Schock auf dem Weihnachtsmarkt! Nach einem Anschlags-Drohung haben plötzlich schwerbewaffnete Polizeibeamte in den Straßen rund um den Weihnachtsmarkt patrouilliert. Zudem war der Verkehr rund um den Markt für Stunden gesperrt worden. Zunächst hatte die Polizei allerdings kaum Informationen zu diesen Maßnahmen gegeben so das die Leute völlig verunsichert waren! Wie ist die Lage jetzt – besteht noch Gefahr?

Anonymer Anrufer drohte mit Anschlag auf den Weihnachtsmarkt

Drohung gegen Weihnachtsmarkt! Polizei reagiert massiv! Wie die Polizei informiert, soll ein anonymer Anrufer gedroht haben, mit seinem Fahrzeug in den Weihnachtsmarkt zu rasen. Diese Informationen will die “Bild“-Zeitung aus Sicherheitskreisen der Berliner Polizei erfahren haben. Zuvor haben die Beamten gegen 18:30 Uhr sämtliche Straßen rund um den Alexanderplatz gesperrt, wo der traditionelle Weihnachtsmarkt in der Berliner Hauptstadt stattfindet. Wenige Minuten vorher soll die anonyme Drohungen per Telefon bei der Polizei eingegangen sein. Kurz darauf hatte eine ganze Einsatzhundertschaft mit Waffen dann die Zugänge zum Weihnachtsmarkt abgesichert. Erst einige Stunden später gab es Entwarnung, weil sich der Verdacht auf einen möglichen Terroranschlag nicht bestätigte.


Polizei hat Ermittlungen aufgenommen

Nun hat die Polizei die Ermittlungen in dieser Sache aufgenommen.
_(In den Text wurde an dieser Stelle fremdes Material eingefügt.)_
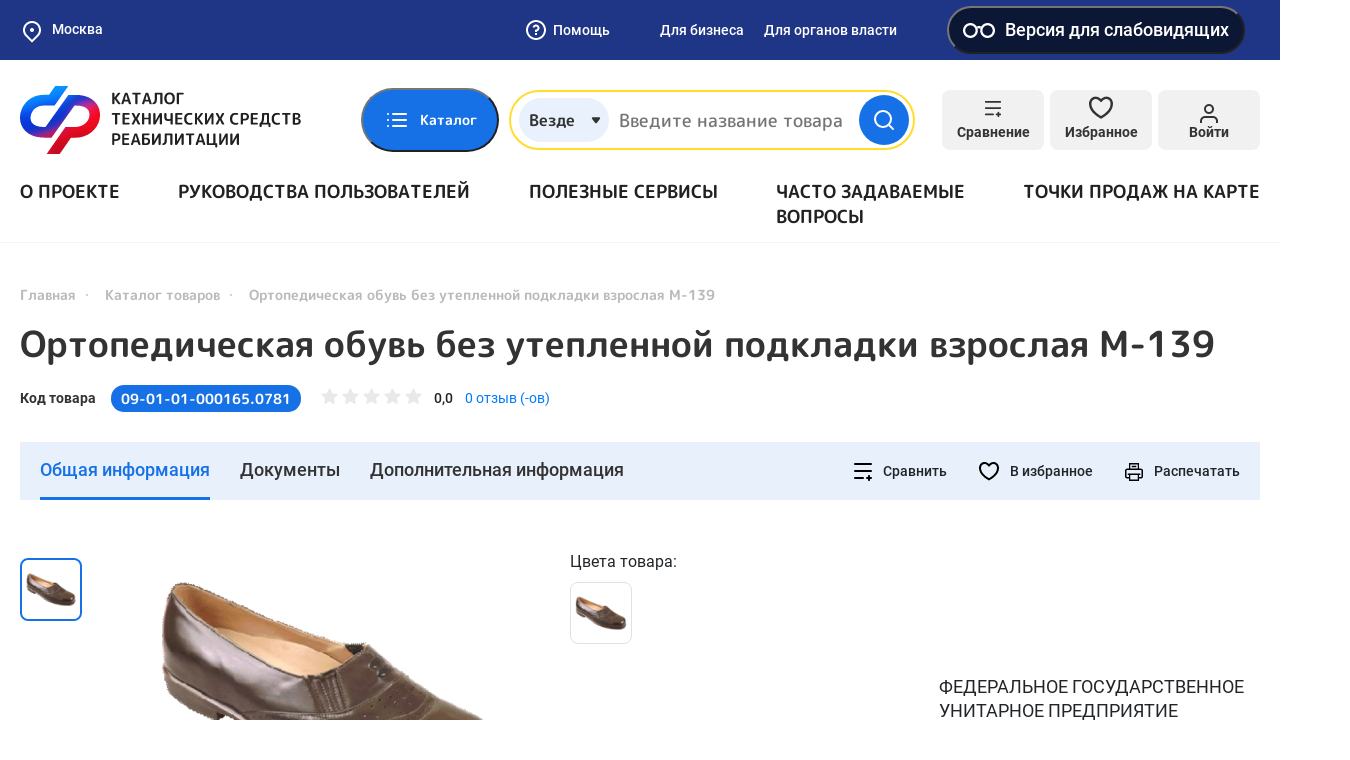

--- FILE ---
content_type: application/javascript
request_url: https://test-tsr.fss.ru/assets/86a19f4/js/favorite-header.js?v=1732559665
body_size: -133
content:
(function ($) {
    $.fn.favoriteHeader = function () {
        let $selector = $(this);

        $(window).on('favorite', function (e) {
            let value = $selector.data('value');

            if (e.method === '+') {
                value++;
            }

            if (e.method === '-') {
                value--;
            }

            $selector.data('value', value);
            $selector.text(value);

            if (value === 0) {
                $selector.addClass('hidden');
            } else if ($selector.hasClass('hidden')) {
                $selector.removeClass('hidden');
            }
        });
    };
})(jQuery);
Gegen den anonymen Anrufer wird wegen Missbrauch des Notrufs ermittelt, wie ein Sprecher der Berliner Polizei am Abend mitteilt. Zudem veröffentlichte die Polizei eine öffentliche Stellungnahme in der es heißt: “Wer aus einer Laune heraus die Polizei alarmiert und Polizeieinsätze auslöst oder versucht die Menschen zu verunsichern, dem wird der Spaß schnell vergehen. Solche Taten können nicht nur teuer werden, sondern sogar Gefängnisstrafen nach sich ziehen.“ Die Reaktion der Berliner Polizei kann man durchaus nachvollziehen. Im Jahr 2016 hatte der Attentäter Anis Amri einen Lkw auf den Weihnachtsmarkt am Rudolf-Breitscheid-Platz gesteuert und dabei insgesamt 13 Menschen getötet und viele weitere verletzt. Angesichts dieser schlimmen Erfahrung, wollte man bei der Polizei in Berlin auch diesmal kein Risiko eingehen.